La democrazia per un movimento di questo tipo non è un lusso, è una necessità. Solo se riuscirà a trovare una forma per discutere insieme le varie posizioni emerse e un bilancio delle prime esperienze, elaborando una proposta per superare la gravissima crisi economica e sociale dell’Italia salvaguardando i diritti di lavoratori, precari, disoccupati e pensionati, il M5S o almeno una parte di esso riuscirà ad approfittare della decomposizione del sistema politico ponendosi come un punto di riferimento non solo per il nostro paese.

Rispetto ad altri fenomeni analoghi, è infatti un po’ più grande l’attenzione alla dimensione internazionale: sono state superate le sciocche ripetizioni dei luoghi comuni circolanti in tutte le forze politiche italiane sulla Germania come modello e al tempo stesso come causa dei mali dell’Italia; si comincia anche a dedicare più attenzione a fenomeni come Occupy Wall Street o le mobilitazioni in Colombia, anche grazie a una figura emergente tra i parlamentari critici come il senatore italo venezuelano Luis Alberto Orellana. Insomma la partita è aperta, ma intanto l’emergere di questo movimento, con tutte le sue contraddizioni e limiti, ha dato un duro scossone alla sinistra tradizionale e al suo immobilismo e conformismo. (9/1013

Postilla (17/10/13)

Proprio subito dopo il successo ottenuto il 9 ottobre con l’abolizione del reato di clandestinità, il M5S è stato attaccato pesantemente da Beppe Grillo e Gianroberto Casaleggio, in un comunicato che sosteneva che così si perdono voti a favore della destra, e che comunque la questione non appariva nel programma e non era stata votata. La posizione di Grillo e soprattutto di Casaleggio non era una sorpresa, perché su questo terreno avevano corteggiato spesso la Lega, sperando di ricavare vantaggi dalla sua crisi. La sorpresa è stata la ribellione della grande maggioranza dei deputati e senatori del M5S, che hanno ribadito la correttezza della decisione nel merito e nella forma: ne avevano infatti discusso a lungo per presentare un progetto di legge per svuotare le carceri. Hanno contestato il diritto dei due (e soprattutto di Casaleggio) di giudicare "dall’alto" le scelte democratiche del gruppo parlamentare. Un incontro sollecitato da Grillo è stato rinviato più volte, e anche questo è un segnale interessante, comunque si risolva questa prima grave crisi pubblica. (a.m. 17/10/13)

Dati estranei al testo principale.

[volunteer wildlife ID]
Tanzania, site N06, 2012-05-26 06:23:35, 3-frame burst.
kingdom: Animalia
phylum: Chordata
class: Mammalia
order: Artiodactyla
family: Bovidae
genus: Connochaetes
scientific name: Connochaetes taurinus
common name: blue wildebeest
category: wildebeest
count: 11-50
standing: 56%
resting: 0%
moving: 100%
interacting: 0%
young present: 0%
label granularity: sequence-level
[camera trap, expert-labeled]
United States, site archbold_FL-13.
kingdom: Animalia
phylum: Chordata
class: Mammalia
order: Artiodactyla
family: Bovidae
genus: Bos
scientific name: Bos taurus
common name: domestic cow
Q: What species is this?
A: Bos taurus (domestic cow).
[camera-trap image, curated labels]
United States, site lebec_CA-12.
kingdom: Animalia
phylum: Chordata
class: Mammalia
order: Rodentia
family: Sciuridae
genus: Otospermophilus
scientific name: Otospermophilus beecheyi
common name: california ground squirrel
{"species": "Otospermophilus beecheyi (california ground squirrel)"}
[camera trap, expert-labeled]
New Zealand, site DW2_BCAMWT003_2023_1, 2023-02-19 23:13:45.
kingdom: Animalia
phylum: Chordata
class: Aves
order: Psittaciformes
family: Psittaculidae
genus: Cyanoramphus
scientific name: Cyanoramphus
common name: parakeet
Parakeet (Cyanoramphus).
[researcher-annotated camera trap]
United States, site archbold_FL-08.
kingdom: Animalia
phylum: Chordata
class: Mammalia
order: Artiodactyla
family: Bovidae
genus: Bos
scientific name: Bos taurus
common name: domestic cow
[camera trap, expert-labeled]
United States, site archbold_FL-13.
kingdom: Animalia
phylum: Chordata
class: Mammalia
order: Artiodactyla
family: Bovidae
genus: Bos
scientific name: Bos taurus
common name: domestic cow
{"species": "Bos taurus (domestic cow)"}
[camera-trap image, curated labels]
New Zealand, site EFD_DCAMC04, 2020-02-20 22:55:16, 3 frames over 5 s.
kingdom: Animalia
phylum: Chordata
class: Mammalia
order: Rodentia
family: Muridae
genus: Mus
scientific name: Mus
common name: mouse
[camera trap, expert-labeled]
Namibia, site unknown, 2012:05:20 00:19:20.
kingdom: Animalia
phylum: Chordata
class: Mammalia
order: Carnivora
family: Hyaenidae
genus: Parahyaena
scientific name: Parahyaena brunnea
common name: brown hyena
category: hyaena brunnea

Fin qui il testo inviato in quella data ai compagni della rivista spagnola Viento Sur. Ma in queste due settimane sono emersi nuovi dati, che mi permettono di riprendere e aggiornare la riflessione sul M5S. Eccoli:

Aggiornamento del 3/11

Molti nodi stanno venendo al pettine nel M5S. Prima di tutto la tensione sull’abrogazione del reato di clandestinità provocata dalla sconfessione del comportamento dei due senatori da parte di Grillo e Casaleggio, è rimasta latente, e ha visto numerosi rinvii del confronto tra i due capi “carismatici” e il corpo degli eletti. Quando alla fine l’incontro c’è stato, con una visita a sorpresa del solo Grillo alle due camere, la questione si era diluita nel tempo e nelle varie altre ragioni di polemica, e non c’è stata una conclusione netta. Grillo ha anzi scherzato sui dissidenti, definendoli intelligenti e simpatici…

Ma nel frattempo c’era stata una sorpresa sgradevole, invano minimizzata da Grillo: nelle elezioni provinciali a Bolzano e Trento il M5S aveva subito un tracollo impressionante, soprattutto a Trento dove il passaggio dai 63.000 voti di febbraio a 14.000 vuol dire che i tre quarti degli elettori hanno almeno per ora abbandonato il movimento. Quasi analoga la situazione a Bolzano (da 25.000 di febbraio a 7.000 in ottobre). È vero che un voto di protesta generica funziona meno nelle elezioni amministrative (si era già verificato in Friuli Venezia Giulia), ma ciò non toglie che il campanello di allarme c’è, tanto più che in tutte e due le province il M5S è stato scavalcato perfino dalla Lega Nord. A quanto pare la presenza di Grillo nell’ultima fase della campagna e la sua presa di posizione a favore del mantenimento del reato di clandestinità, non ha pagato. Perché si dovrebbe votare una imitazione, se c’è già sul campo l’originale?

I ripetuti insuccessi in questa fase hanno molteplici spiegazioni, oltre a quella più generale della difficoltà di incidere in elezioni amministrative, che è solo parzialmente vera ma andrebbe corretta precisando che questo pesa soprattutto dove non si ha un radicamento locale riconosciuto, come c’era in Emilia Romagna, e come peraltro non c’è in gran parte dell’Italia, che ha votato il M5S in febbraio per il ruolo e il nome del suo leader, anche se il movimento localmente era debole o invisibile.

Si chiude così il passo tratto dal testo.